Mostly Marketing by Theresa B. Clarke

Sharing my love of marketing. Helping marketing students, marketing practitioners, & marketing professors connect with one another. Passionate about nurturing new marketing talent. Enjoys sharing novel ideas about a wide variety of topics…but mostly marketing.

How One of my Students Collected Nearly 1,300 Boxtops

This is the story of how Kristianna Cory “KC”  Hoffman acquired nearly 1,300 boxtops (a.k.a., Boxtop$ for Education) as an extra credit assignment in my MKTG 470 course.  KC blew me away when she turned in 1,297 boxtops on the last day of class.  The key to her success was successful networking through personal selling, email, and social media.  With KC’s permission, I am sharing her story…

#helpKCpass college – the hashtag that saved it all

well, maybe not saved… but definitely helped

When I first got the email over the summer about collecting boxtops for extra credit, I was interning at a little distribution office in Trenton, NJ. That very same day, I drafted my own email to send out to the company about the opportunity.
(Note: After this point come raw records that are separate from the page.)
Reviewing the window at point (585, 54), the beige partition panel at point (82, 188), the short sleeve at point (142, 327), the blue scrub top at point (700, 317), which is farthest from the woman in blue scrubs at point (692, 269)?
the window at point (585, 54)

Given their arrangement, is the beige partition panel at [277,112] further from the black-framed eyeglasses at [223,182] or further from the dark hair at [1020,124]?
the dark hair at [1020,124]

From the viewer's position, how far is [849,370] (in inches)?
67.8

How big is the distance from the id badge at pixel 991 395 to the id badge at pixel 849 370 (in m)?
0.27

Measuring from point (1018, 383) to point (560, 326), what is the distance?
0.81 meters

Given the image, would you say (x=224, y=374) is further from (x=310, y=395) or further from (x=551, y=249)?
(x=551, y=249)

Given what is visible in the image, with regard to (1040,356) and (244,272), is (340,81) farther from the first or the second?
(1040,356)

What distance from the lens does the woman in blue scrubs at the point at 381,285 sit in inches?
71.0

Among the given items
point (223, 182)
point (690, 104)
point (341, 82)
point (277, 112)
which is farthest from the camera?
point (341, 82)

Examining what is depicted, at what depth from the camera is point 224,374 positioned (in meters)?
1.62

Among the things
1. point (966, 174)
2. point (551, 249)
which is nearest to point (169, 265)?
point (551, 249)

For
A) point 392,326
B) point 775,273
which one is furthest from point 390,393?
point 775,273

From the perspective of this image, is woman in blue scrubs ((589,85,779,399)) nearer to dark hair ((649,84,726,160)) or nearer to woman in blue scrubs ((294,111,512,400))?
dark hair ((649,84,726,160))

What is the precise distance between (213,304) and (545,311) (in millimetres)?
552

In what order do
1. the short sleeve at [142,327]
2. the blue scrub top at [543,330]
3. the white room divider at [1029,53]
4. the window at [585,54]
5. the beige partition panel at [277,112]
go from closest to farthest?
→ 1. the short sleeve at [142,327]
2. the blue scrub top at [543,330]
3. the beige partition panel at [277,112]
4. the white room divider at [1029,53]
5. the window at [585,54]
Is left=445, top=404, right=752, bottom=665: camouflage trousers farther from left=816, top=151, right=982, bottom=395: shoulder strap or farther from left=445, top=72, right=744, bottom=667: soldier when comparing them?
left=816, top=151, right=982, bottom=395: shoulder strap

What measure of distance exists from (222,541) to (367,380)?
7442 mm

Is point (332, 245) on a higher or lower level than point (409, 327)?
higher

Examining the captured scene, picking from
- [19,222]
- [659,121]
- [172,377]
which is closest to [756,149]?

The exact email read as follows:

Hello lovely employees of Hughes Enterprises!

One of my marketing professors for this upcoming semester has emailed and informed us that she holds a contest each year for extra credit.  She asks her students to collect Boxtops for Education and at the end of each semester, gives out bonus points based on the number each person has collected.  Extra bonus points go to the person who collected the most!

She then gives all these boxtops to her son to bring into his school! The school gets money from each boxtop, students get extra credit in class, and it all benefits a great cause (2 if you count me passing my class)! Talk about a win-win.

So the point of all this (and yes, I promise there is one) is that I am asking for you to please bring in any boxtops you may have lying around your house (or your parents, brothers, sisters, kids, aunts, uncles, friends, etc.).  I will be putting a collection box on the front desk and you can just swing on by and drop them in there. Easy peasy!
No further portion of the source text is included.